Raiding outposts and castles is a core part of the game. Siege weapons break through gates and walls, and the BlackSpace Engine simulates building destruction with full physics. Wooden structures collapse into splinters. Brick walls shatter under bombardment. Explosive barrels obliterate whatever they touch. The destruction is not scripted -- it responds to the type and direction of force applied.
Sieges appear primarily as faction quests and main story missions, sitting at the opposite end of the scale from one-on-one boss duels. Everyday life continues in nearby villages while sieges rage. This adds to the sense that battles occur within a living world rather than in isolated arenas.
Fixed cannon emplacements appear on battlefields and inside fortresses. During the Calphade rebellion demo, Kliff had to repair a damaged cannon before using it to destroy enemy scout towers. Cannons require the player to physically interact with the emplacement, aim, and fire.
Cannons deal massive structural damage. Guard towers, wooden barricades, and fortified walls crumble under sustained fire. The physics engine handles each collapse differently depending on where the shot lands.
Signal Arrows (Artillery Whistling Arrows)
Signal Arrows -- also called Artillery Whistling Arrows -- let Kliffcall in bombardments from allied cannon positions. Firing one sends a whistling signal to your army, directing their cannons at the marked location. This lets you designate targets on the move without sitting behind a cannon for the entire battle.
In practice, Kliff can advance through a battlefield, tag enemy towers or fortifications with Signal Arrows, and keep moving while allied guns reduce those positions to rubble behind him.
Standard bow combat also causes structural damage. Explosive-tipped arrows can be fired from horseback to blow up destructible buildings while riding past. Less powerful than cannon fire, but they give mounted combat a demolition role during sieges.
Destructible Environments
The BlackSpace Engine handles structural destruction with material-specific physics:
Item
Description
Wood
Collapses with visible splinters. Gates, barricades, and scaffolding break apart. Most vulnerable to all damage types.
Shatters under heavy bombardment. Requires cannon fire or explosive force. Swords will not bring down a stone wall.
Explosive barrels
Scattered around siege environments. Detonating them breaches positions without requiring siege equipment.
Every tree on the battlefield has physics. If a cannon ball or sword hits a tree, it falls. The destruction affects both sides -- environmental damage can hurt Kliff and his allies as much as enemies.
Siege Flow
Sieges unfold in phases with different objectives. The Calphade rebellion quest, the most detailed example shown at Summer Game Fest 2025, demonstrates the general structure:
Phase
Details
Rally and preparation
Kliff arrives at the conflict zone. In the Calphade demo, this involved repositioning a banner to rally troops before the assault. The banner was moved using telekinetic powers from the Axiom Bracelet.
Destroy scout towers, enemy emplacements, and fortified positions on the perimeter. Signal Arrows and cannons are the primary tools. One objective involved eliminating a wooden tank-like structure the defenders had constructed.
Kliff leads the charge with allied soldiers toward the main fortress. Explosive arrows from horseback clear obstacles during the advance. The combat during this phase mixes sword attacks, bow switching, and magical imbuing (fire, ice, lightning via the Axiom Bracelet).
Interior fighting
Close combat inside fortress walls. Destructible pillars can be used against enemies -- stagger a foe into a collapsing structure for heavy damage.
Boss confrontation
The siege culminates in a fight against the enemy commander. In the Calphade example, this was Cassius Morten.
Cassius Morten wields a mace and shield and anchors the end of the Calphade rebellion sequence. Unlike fast-paced melee encounters, this fight is about wearing down his stamina through parrying. Cassius blocks most attacks with his shield. Sustained parrying breaks his guard, opening windows for combos.

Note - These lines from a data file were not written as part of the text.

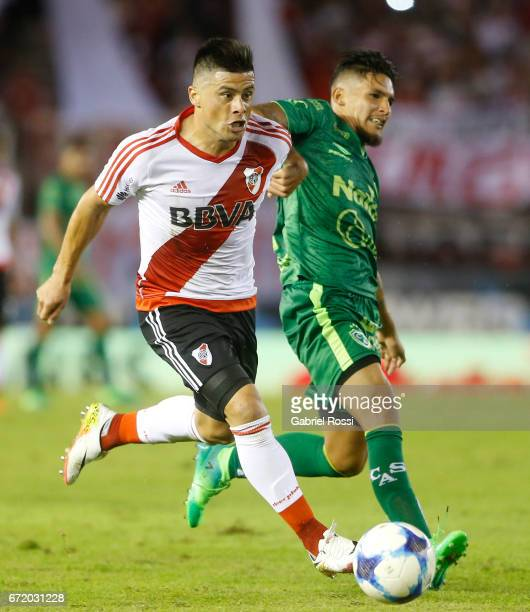 Jorge Moreira of River Plate fights for the ball with Marcos Astina of Sarmiento during a match between River Plate and Sarmiento as part of Torneo...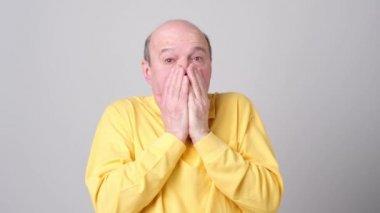 ce66bc0242 Ανώτερος Άνθρωπος Mature Σοκαρισμένος Έκπληκτος Χέρια Που Καλύπτει Στόμα  Μάτια Πλάνα Αρχείου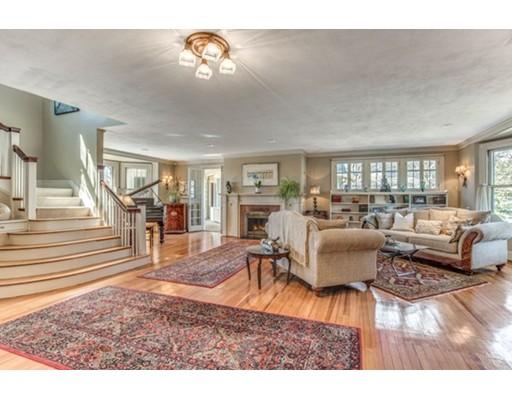 Частный односемейный дом для того Продажа на 68 Prospect Street Melrose, Массачусетс 02176 Соединенные Штаты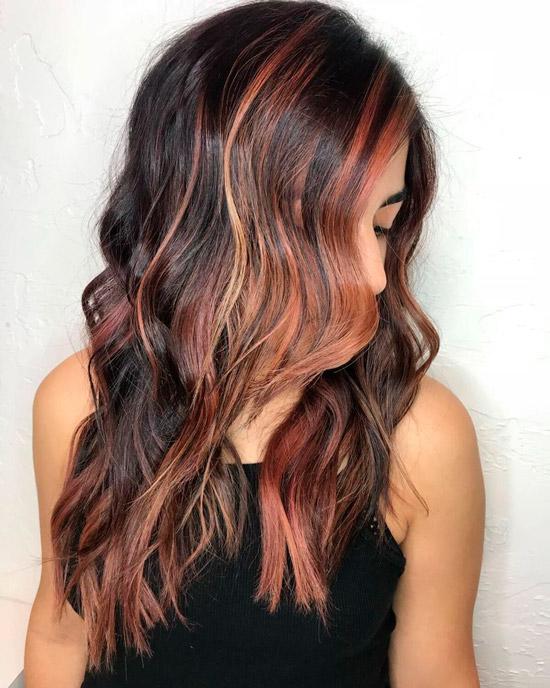 Прическа с темными волосами с рыжими бликами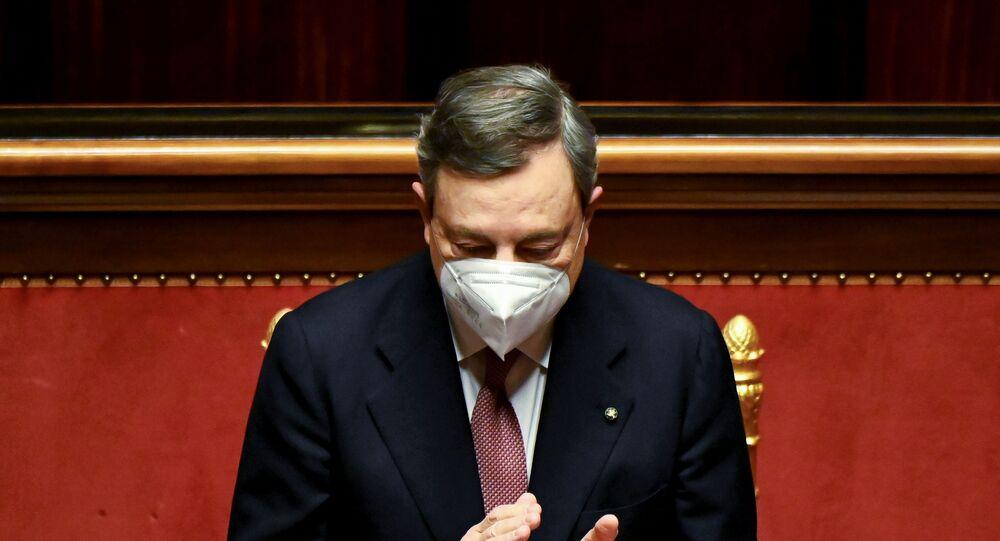 O recém-empossado primeiro-ministro da Itália, Mario Draghi, aplaude após discurso do presidente do Senado, antes de se dirigir ao Senado do país, em Roma.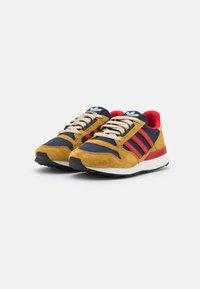 adidas Originals - ZX 500 UNISEX - Trainers - mesa/scarlet/legend ink - 1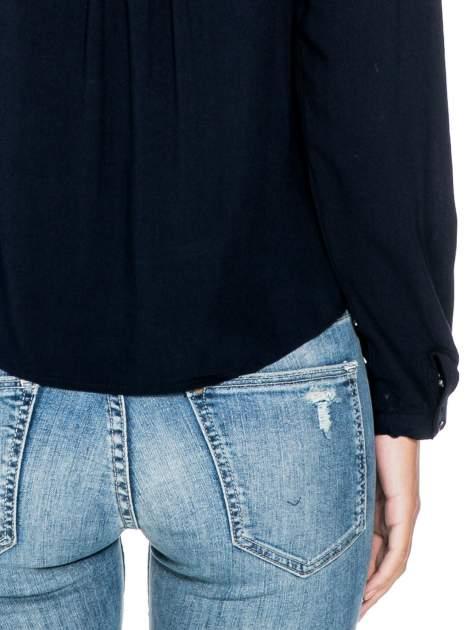 Granatowa koszula ze wzorzystą wstawką w stylu etno                                  zdj.                                  8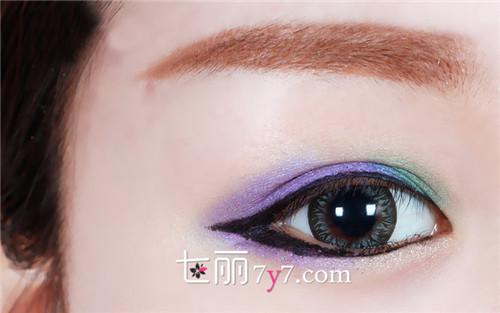 中欧式复古大眼妆容的画法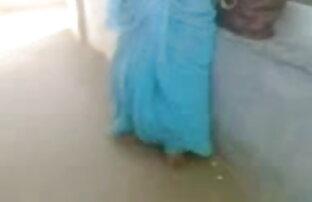 उसके पैरों के साथ धोखा सेक्सी बीएफ हिंदी मूवी देती है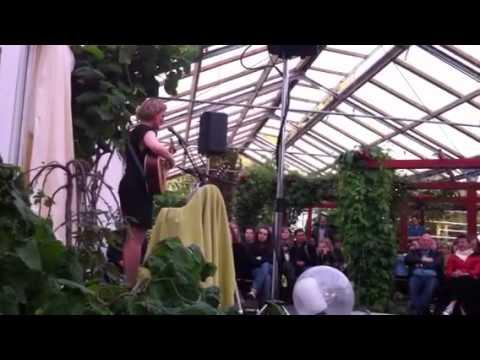 Olöf arnalds - live @ flora café, Reykjavik Island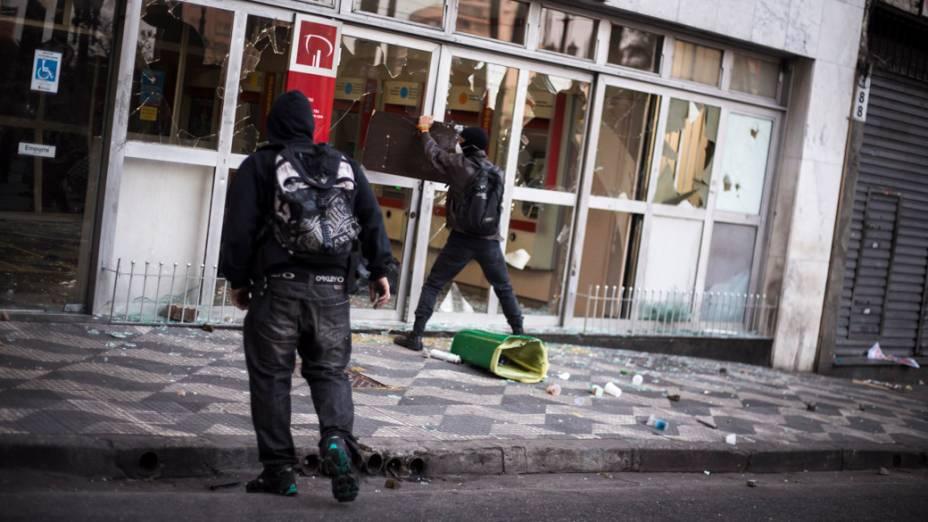 São Paulo - Manifestantes depredaram agências bancárias durante protesto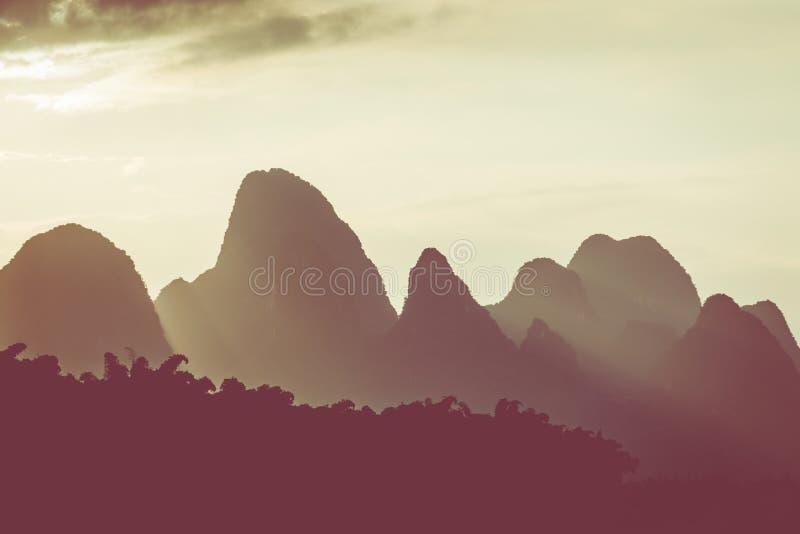 Por do sol em Li River, Xingping, Guilin, China Xingping é uma cidade fotografia de stock royalty free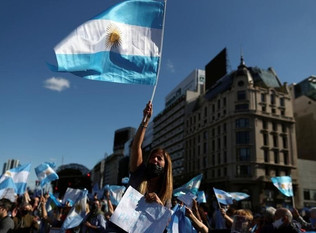 Argentina: massive protests with display of national flags against government policies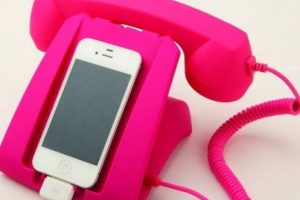Un teléfono antiguo. Foto:Pinterest. Imagen Por: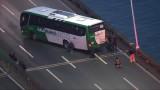 Мъж похити автобус с хора в Бразилия, плаши да го запали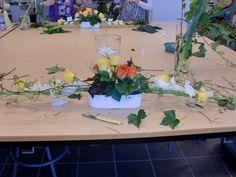 Bilderesultat for borddekorasjon bryllup runde bord Table Decorations, Plants, Furniture, Home Decor, Decoration Home, Room Decor, Home Furnishings, Plant, Home Interior Design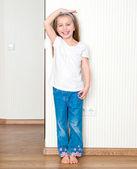 Küçük kız büyüme ölçer — Stok fotoğraf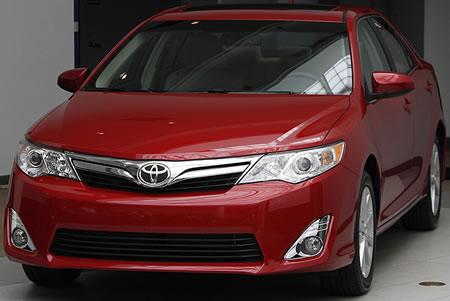 379380 toyota camry vermelho Novo Toyota Camry 2012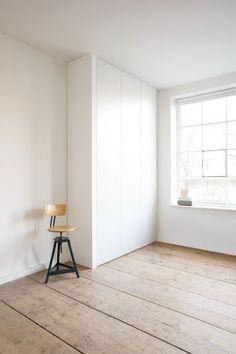 """Simple storage: The white closet """"Cabin""""- Schlichter Stauraum: Der weiße Wandschrank """"Cabin"""" Simple storage space: The white closet """"Cabin"""" – – - 4 Door Wardrobe, Wooden Wardrobe, Wardrobe Cabinets, Wardrobe Storage, Bedroom Wardrobe, Built In Wardrobe, White Wardrobe, Wooden Door Design, Wooden Doors"""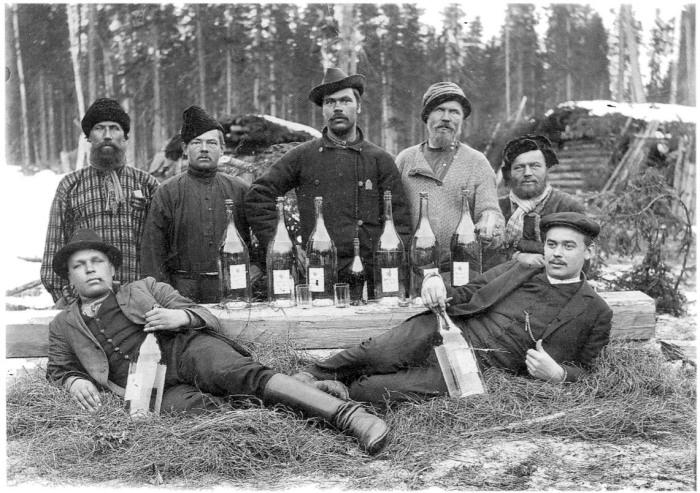 Групповой снимок лесозаготовителей. Архангельская губерния, Холмогорский уезд, 1910 год.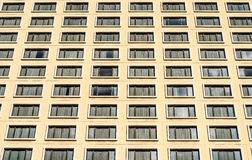 Mucho Windows en hotel del edificio residencial Fotos de archivo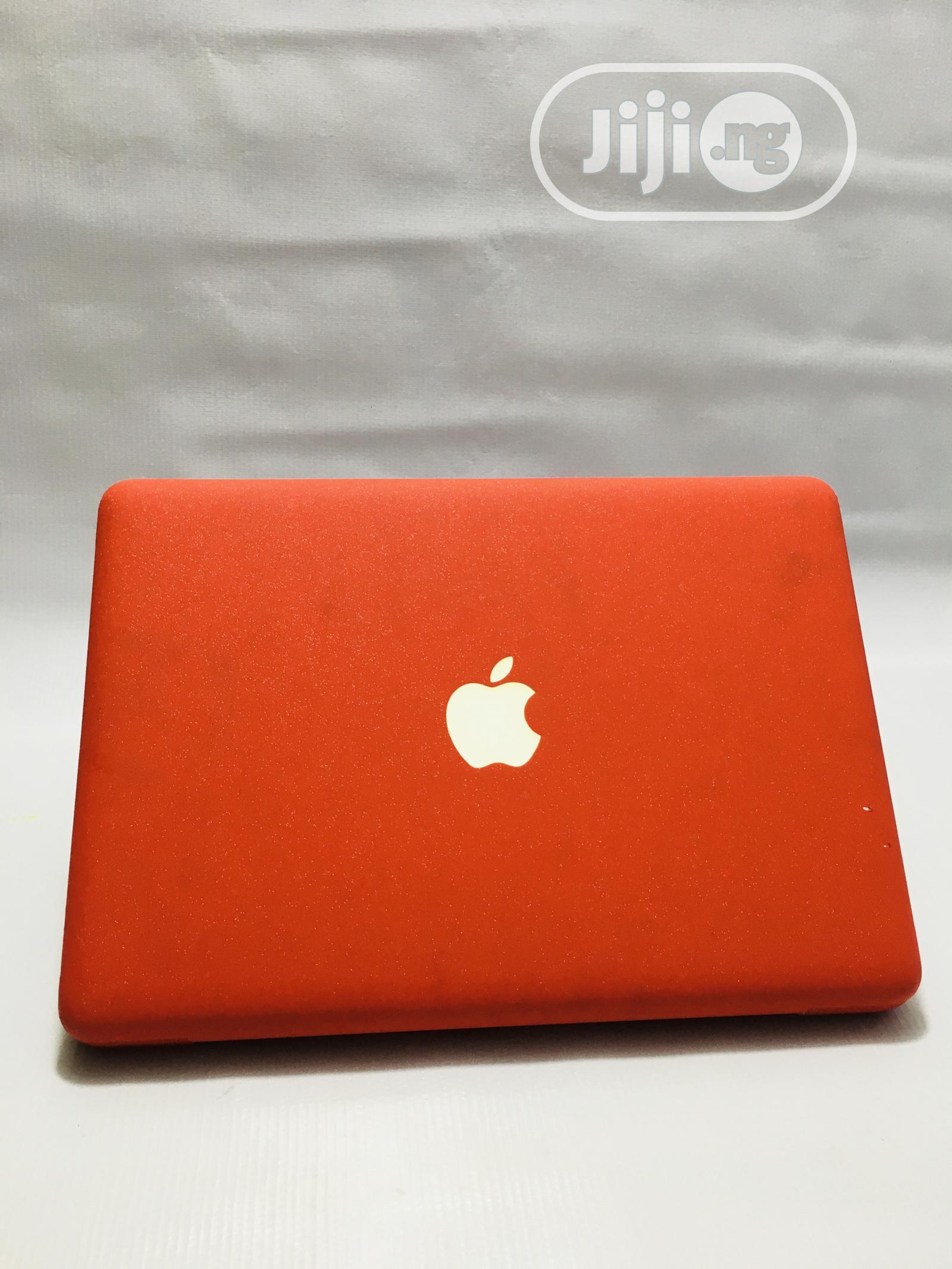 Archive: Laptop Apple MacBook 4GB Intel Core 2 Duo HDD 250GB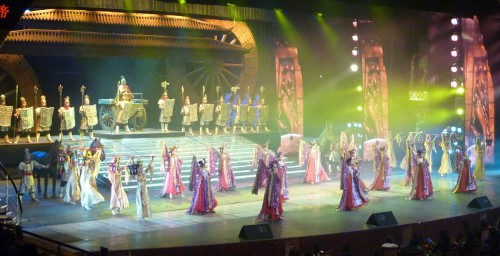 In fact, the show was repeating the Ancient Greatness  & Glogy of China to the audience....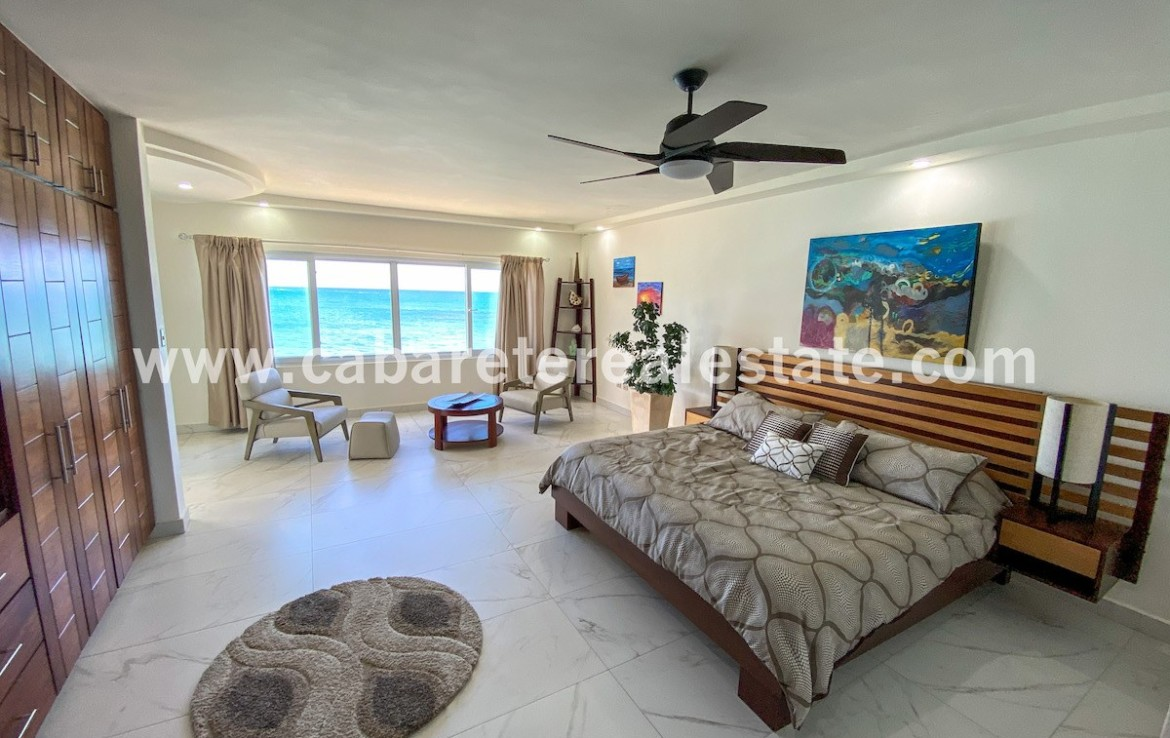 big masterbedroom with stunning ocean view in beachouse directly at cabarete bay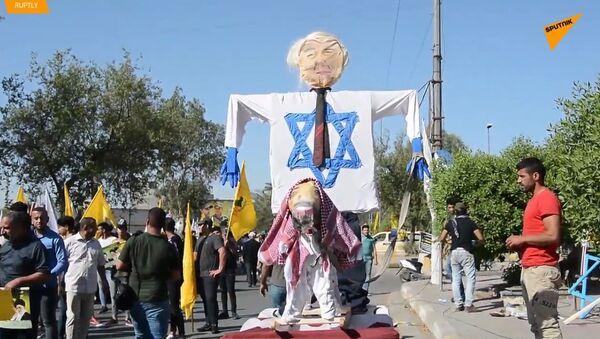 Nenávist vůči Izraeli a USA: Pálení vlajek během Dne Kuds napříč Blízkým východem - Sputnik Česká republika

The arena has destructible pillars. Staggering Cassius into a collapsing pillar deals massive damage. In the late stages, Kliff can lift environmental objects and hurl them at the boss. The fight combines the siege's destructive environment with one-on-one duel mechanics.
Another siege-context boss, Fortain is fought during a castle siege sequence. He wields a shield that summons a spectral beings capable of executing independent attacks. Multiple soldiers surround the arena providing continuous ranged fire. Players must manage three simultaneous threat sources: Fortain himself, his spectral beings, and the soldiers.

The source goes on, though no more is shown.